Reviews September 28, 2015
In Conclusion

We don’t hear a lot from Burkina Faso, unless, as in recent days, there’s an outbreak of political instability. But here’s a voice from this dry West African nation we should know better. Amadou Balaké was born in 1944 and began his career young, traveling throughout the region as a singer and percussionist, recording albums and co-founding his own group Amadou Balaké et Les Cinq Consuls. He recorded in Paris and New York in the late ‘80s and early ‘90s, and was one of many West African vocalists to sing songs with the Latin-African juggernaut Africando.
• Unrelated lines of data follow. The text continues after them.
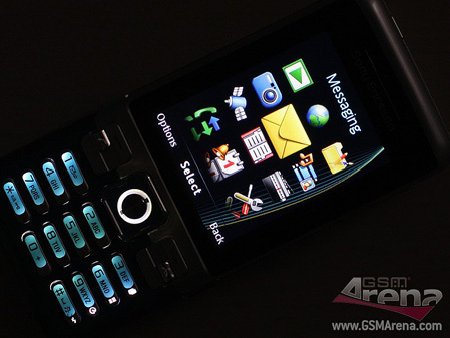 Симпатяга Sony Ericsson C702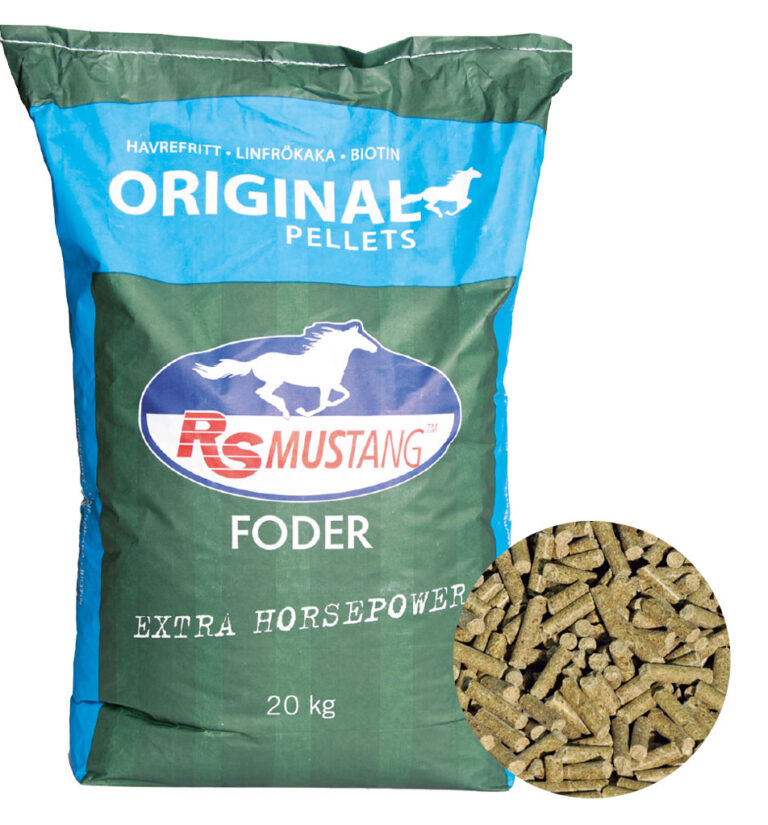 Blå påse med RS Mustang® Original Pellets 20 kg, med närbild av hästfoderpellets.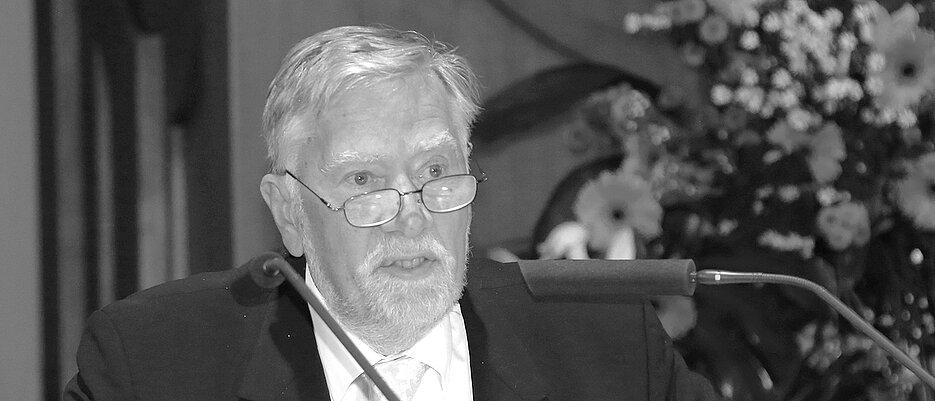 Ekhard Salje war von 2011 an Mitglied im Universitätsrat der Universität Würzburg; von 2015 bis 2019 stand er an dessen Spitze.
Balaké earned his nickname for his powerful rendition of the old Mande song, “Balaké,” reprised here in a lovely, spare arrangement featuring just one electric guitar and one ngoni. But his signature was a rhythm called warba, a rolling 6/8 groove from his ancestral village, wonderfully represented here on the track “Naaba,” which plays like a rousing, pentatonic hunter’s song.
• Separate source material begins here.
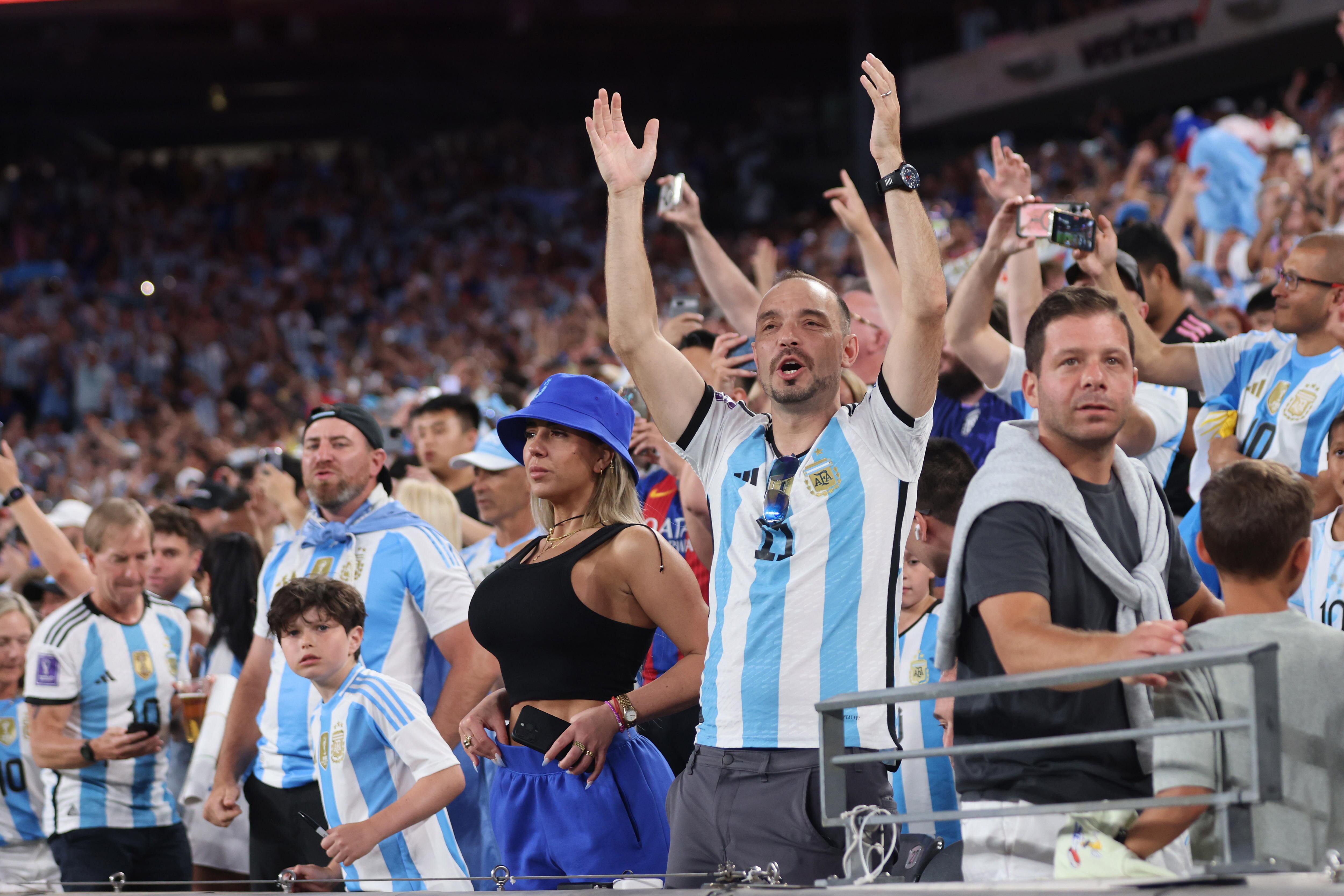 East Rutherford (United States), 25/06/2024.- Argentina fans get animated before the first half of the CONMEBOL Copa America 2024 group A soccer match between Argentina and Chile, at MetLife Stadium in East Rutherford, New Jersey, USA, 25 June 2024. EFE/EPA/JUSTIN LANE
This fortuitous session was created with the help of French music writer Florent Mazzoleni, who has published extensively on African music, and obviously holds a special affection for this under-recognized artist. I say fortuitously because Balake died at 70, barely a year after this recording was made. You sure would not know that based on these performances. Balaké has a strong but nuanced voice, capable of gale-force griot-belting, as on “Lamizana,” a song of praise to a former Burkinabé president. Turning on a dime, Balaké fades to a soulful near-whisper before surging again into august praise mode—very effective.

Elsewhere the singing can be rough and growling, equally thrilling in its way. This is the case on “Massa Kamba,” rooted in sweetly rolling balafon interplay and a propulsive 4/4 groove accented by warm brass melodies. The album opener, “Kambélé Ba,” unfolds in a marvelous 12/8 lope, again with balafon and brass as well as rich vocal harmonies, all in a dark tonality in which Balaké’s lead vocal exudes sage authority. A laughing, rapping section in the song hardly suggests a man at death’s door.

“Bar Konon Mousso” and “Oyé Ka Bara Kignan” present another satisfying face of Balaké’s musicianship—‘70s Afro-funk. It’s particularly fitting on the former song, which laments the difficult live of urban African musicians during the ‘70s. Sleeve notes on the latter song cite Afrobeat, but really, this is closer to the pre-Afrobeat funk of West African cities at that time, spare and hot, with vocal cries that echo James Brown, not Fela Kuti.

The song “Kélé Bila (Conflict Is Not Good)” was written in response to the 2012 crisis in neighboring Mali. The electric guitar intro is reminiscent of the old Rail Band of Bamako, and the other featured instrument on the track is ngoni, the preferred melodic instrument of Malian griots. Such attention to detail! In Conclusion is one of the best roots African releases of the year. Too bad so many of us are discovering this marvelous musician after he’s already left us. But kudos to Mazzoleni for giving us this important record of his work.